Aufgaben
(A) Schreib den Absatz im Auszug, der mit „Während Monitoring an internationalen“ anfängt, als kurze Stichpunktliste mit seinen wichtigsten Fakten.
(B) Greif den Text über das Monitoring Programme am ICWC nach seinem letzten Satz auf und schreib ihn weiter.

Das Monitoring Programme stellt sich vor - Konzeption, Zielsetzung, Selbstverständnis

Das Monitoring Programme am Internationalen Forschungs- und Dokumentationszentrum für Kriegsverbrecherprozesse (ICWC)

 

Wissenschaftlich – Unabhängig – Kompetent

Während Monitoring an internationalen und gemischt national-internationalen Gerichten bereits länger üblich war, waren solche beobachtenden Begleitungen eines Strafprozesses in Deutschland lange weitgehend unbekannt. Die Entwicklung des Monitoring Programmes am ICWC begann daher im Wintersemester 2010/11. Mit Eröffnung des Hauptverfahrens wegen Völkermord gegen den Ruander O.R. am Oberlandesgericht (OLG) Frankfurt entstand zum ersten Mal die Idee, einen solchen Prozess mit internationalem Bezug, der zudem gewissermaßen vor der Haustür stattfinden sollte, zum Gegenstand einer Verfahrensbeobachtung zu machen.

Datensatz
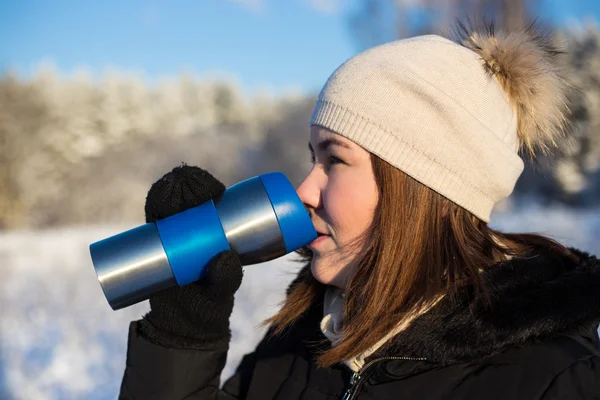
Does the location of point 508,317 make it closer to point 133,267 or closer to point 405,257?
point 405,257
---
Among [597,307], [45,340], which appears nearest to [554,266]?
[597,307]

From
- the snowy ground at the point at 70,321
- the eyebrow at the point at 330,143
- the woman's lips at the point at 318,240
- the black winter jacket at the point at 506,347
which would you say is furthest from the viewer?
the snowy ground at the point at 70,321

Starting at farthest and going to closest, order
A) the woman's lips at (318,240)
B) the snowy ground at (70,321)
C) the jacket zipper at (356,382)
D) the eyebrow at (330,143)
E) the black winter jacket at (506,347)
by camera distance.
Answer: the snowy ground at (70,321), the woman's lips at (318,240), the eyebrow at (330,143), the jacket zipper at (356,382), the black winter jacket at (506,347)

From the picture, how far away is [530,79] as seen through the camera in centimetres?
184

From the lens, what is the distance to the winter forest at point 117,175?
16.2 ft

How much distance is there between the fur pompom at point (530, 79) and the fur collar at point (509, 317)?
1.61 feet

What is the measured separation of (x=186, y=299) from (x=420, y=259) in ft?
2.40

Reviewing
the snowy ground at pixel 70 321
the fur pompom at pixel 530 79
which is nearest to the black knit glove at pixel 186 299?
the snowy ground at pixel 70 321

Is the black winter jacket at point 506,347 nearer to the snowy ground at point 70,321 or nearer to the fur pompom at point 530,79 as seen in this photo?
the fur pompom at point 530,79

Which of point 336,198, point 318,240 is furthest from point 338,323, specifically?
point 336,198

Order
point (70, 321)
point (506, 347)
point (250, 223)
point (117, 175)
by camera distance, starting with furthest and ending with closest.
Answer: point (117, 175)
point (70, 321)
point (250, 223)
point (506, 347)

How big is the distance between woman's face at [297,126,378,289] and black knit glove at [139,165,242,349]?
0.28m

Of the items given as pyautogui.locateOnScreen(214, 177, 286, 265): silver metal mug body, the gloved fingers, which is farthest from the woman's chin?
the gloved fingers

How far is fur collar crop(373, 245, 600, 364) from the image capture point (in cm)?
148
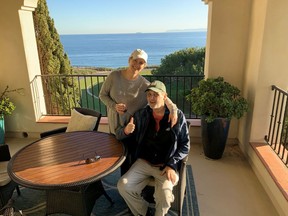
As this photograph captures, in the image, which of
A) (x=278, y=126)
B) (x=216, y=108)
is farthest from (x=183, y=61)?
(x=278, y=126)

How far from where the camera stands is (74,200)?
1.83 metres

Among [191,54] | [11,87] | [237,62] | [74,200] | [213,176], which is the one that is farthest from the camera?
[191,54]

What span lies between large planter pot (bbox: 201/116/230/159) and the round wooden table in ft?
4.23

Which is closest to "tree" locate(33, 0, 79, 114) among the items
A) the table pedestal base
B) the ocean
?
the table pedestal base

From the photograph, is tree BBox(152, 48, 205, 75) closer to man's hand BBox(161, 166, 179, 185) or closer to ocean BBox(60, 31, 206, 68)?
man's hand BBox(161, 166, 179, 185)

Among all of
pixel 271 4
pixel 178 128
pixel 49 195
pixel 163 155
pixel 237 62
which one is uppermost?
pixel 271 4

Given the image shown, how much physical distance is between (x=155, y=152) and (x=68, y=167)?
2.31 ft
* * *
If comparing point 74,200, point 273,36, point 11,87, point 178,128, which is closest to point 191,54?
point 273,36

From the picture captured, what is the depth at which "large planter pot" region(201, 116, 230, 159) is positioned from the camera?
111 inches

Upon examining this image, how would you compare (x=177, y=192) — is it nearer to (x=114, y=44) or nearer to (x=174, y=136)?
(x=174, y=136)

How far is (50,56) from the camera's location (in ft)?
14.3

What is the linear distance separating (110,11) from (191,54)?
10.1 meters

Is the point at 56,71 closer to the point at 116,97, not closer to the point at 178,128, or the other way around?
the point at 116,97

Lösungen
(A)
- An internationalen und gemischt national-internationalen Gerichten war Monitoring schon länger üblich.
- In Deutschland war die Beobachtung von Strafprozessen lange kaum bekannt.
- Das Monitoring Programme am ICWC entstand ab dem Wintersemester 2010/11.
- Anlass war der Beginn des Hauptverfahrens wegen Völkermord gegen den Ruander O.R. am OLG Frankfurt.
- Damals kam zum ersten Mal die Idee auf, einen solchen Prozess mit internationalem Bezug „vor der Haustür“ zu beobachten.

(B)
Während der entsprechenden Planungsphase konnte insbesondere auf die Erfahrungen einer Beteiligung an einer solchen Verfahrensbeobachtung an den Extraordinary Chambers in the Courts of Cambodia (ECCC) zurückgegriffen werden, welche im Rahmen einer Kooperation mit dem UC Berkeley War Crimes Studies Center stattgefunden hatte. Auf dieser Grundlage, vor allem aber vor dem Hintergrund des eigenen Anspruchs und Zielsetzung diskutierte und entwickelte die Koordinationsgruppe den Fahrplan für die Vorbereitungen des studentischen Einsatzes am OLG Frankfurt.

Damit war die Grundlage für das Projekt geschaffen und eine konsequente und regelmäßige Prozessbeobachtung konnte umgesetzt werden. Seit dem Wintersemester 2010/11 beobachtet das Projekt zahlreiche Strafverfahren mit terroristischem Hintergrund.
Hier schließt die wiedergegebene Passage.